Onun inisyatifi doğrultusunda Tiyekte (Tsarevo) Nogayların şifahî eserlerinin toplanması ve araştırılması ile ilgili çalışmalar sürdürülmüştür. 1920 yıllarında Canibekov’un faaliyetleri Kuzey Kafkasya ile ilgiliydi. Burada Canibekov Kuzey Kafkasya Yurt Bilgisi Enstitüsü ile sıkı temaslar kurmuştur. Enstitü müdürü D. M. Pavlov’un takdimiyle Nogay bölgelerine yönelik etnografik seyahatlare çıkmış, Nogay tarihi, etnografyası, folklorü, dil ve edebiyatı ile ilgili çok sayıda materyaller toplamış. Onun akademik çalışmaları sayesinde tarihteki Nogay şairlerin-şarkıcıların isimleri bizlere kadar ulaşmıştır, meselâ Astrahan Nogaylarından Kızık-bay, Alkaydar, Hosru Tıyaklı, Fahruddin Abuşahman ulı v.b. Onun topladığı malzemeler leksik (lüğavî) bakımdan da çok büyük önem taşır. 1926 yılında Canibekov Bakü’de düzenlenen I Bütünsovyetler Türkoloji Kurultayına katılmıştır ve Nogayca-rusça sözlük hazırlamıştır.

1930 yıllarında Canibekov’un faaliyetleri doruk noktasına gelmiştir.
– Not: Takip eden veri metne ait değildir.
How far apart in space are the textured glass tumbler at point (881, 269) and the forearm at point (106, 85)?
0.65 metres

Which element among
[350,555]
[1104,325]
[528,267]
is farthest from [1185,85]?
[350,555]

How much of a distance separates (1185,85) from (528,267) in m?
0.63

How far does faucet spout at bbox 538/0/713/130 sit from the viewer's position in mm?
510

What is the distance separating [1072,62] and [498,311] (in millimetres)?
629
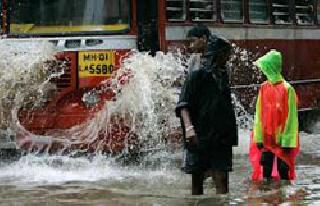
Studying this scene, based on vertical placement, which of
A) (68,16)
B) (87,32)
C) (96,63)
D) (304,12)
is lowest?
(96,63)

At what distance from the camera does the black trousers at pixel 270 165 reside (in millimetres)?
8656

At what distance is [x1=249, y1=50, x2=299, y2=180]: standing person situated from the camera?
8500 millimetres

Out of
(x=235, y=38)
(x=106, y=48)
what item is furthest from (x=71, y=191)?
(x=235, y=38)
Dağıstan Kitap Yayınevi redaktörlüğüne başlamıştır. Yine o yıllarda onun tarafından Nogay yazısının grafik esası hazırlanmış ve Nogay alfabesi oluşturulmuştur.

1931 yılında Canibekov Moskova’da gerçekleşen II Bütün Rusya Okul Eserleri Hazırlayanlar Konferansı’na katılmıştır.
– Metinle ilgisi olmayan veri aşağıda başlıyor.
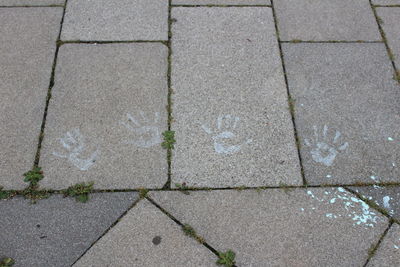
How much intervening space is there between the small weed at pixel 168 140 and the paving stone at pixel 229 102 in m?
0.03

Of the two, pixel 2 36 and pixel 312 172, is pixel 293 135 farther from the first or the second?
pixel 2 36

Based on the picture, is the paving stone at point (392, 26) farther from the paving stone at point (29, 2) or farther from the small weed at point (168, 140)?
the paving stone at point (29, 2)

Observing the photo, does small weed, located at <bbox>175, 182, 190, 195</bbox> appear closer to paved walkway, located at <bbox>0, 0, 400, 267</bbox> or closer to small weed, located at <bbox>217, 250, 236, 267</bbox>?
paved walkway, located at <bbox>0, 0, 400, 267</bbox>

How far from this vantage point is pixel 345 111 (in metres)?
2.67

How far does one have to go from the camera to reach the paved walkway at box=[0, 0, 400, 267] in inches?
86.4

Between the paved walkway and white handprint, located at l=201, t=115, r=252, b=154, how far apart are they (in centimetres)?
1

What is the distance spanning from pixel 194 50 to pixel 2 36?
1.44 meters

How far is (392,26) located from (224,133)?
1.72 metres

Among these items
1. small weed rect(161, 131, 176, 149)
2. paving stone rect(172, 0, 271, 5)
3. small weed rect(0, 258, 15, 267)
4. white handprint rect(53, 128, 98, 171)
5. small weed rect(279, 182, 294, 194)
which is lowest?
small weed rect(0, 258, 15, 267)

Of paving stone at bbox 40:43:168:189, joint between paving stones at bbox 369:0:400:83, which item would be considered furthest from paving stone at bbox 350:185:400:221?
paving stone at bbox 40:43:168:189

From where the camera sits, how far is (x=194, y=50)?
296 centimetres

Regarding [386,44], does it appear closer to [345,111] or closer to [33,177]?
[345,111]

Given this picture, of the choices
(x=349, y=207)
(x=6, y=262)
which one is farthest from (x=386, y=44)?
(x=6, y=262)

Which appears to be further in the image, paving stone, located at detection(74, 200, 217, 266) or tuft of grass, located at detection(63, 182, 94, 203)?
tuft of grass, located at detection(63, 182, 94, 203)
1932 yılında hazırlanan “Nogay Edebiyat Dilinin Orfografik Kuralları Mecmuası” Nogay imlasının esaslarını oluşturmuş, ayrıca onun terminolojik sözlükleri de Nogay edebî dilini temelini oluşturmuştur.

1928 yılında Canibekov Moskova’da “Karaydar ve Kızılgül” adlı bir Nogay lirik destanını hazırlamıştır. 1928 yılında Kazan’da bulunan tatar “Bizim yol” dergisinde Nogay folklorü ile ilgili malzemeler neşretmiştir. 1935 yılında ise Mohaçkalede “köy şiiri” adında şarkılar mecmuası hazılamıştır. 1940 yılında da Pyatigorsk’ta Canibekov’un “Halk Şarkıları ve Masalları” adında derlemesi basılmıştır. 1949 yılında da “Nogayların Şarkıları” adlı derlemesi Stavropol’de basılmıştır.

(1905 – 1935) arası otuz senelik çalışmalarının neticesi olarak “Sözlerin Hazinesi veya Nogay Folklorü” adında elyazma dört ciltlik eseri kaleme almıştır. Bu eserde Nogay edebiyatın eserleri, şarkılı folklorü, masalları ve güzel sanatlarıyla ilgili ürünleri toplanmıştır. “Hazine…”de ilk olarak Nogay şairlerinin Nogay dilindeki janrı ve onların ihtilal öncesi ve sonrası kronolojisi verilmiştir. Onların arasında Şal Kiyiz, Dosmambet Azavlı, Asan Kaygılı, Kaz-Tuvgan Suyunşi-Ulı, Fahruddin, Baymurza Abdulhalik Abdurreşid-Ulı, Manap-Ulı, Aji-Molla Numan-Ulı v.b. vardır. Bu kıymetli çalışma, Rusya Bilimler Akademisi’ne bağlı olan Dağıstan Bilim Merkezi, Tarih, Arkeoloji ve Etnografya Enstitüsü Elyazma Fonu’nda muhafaza edilmektedir.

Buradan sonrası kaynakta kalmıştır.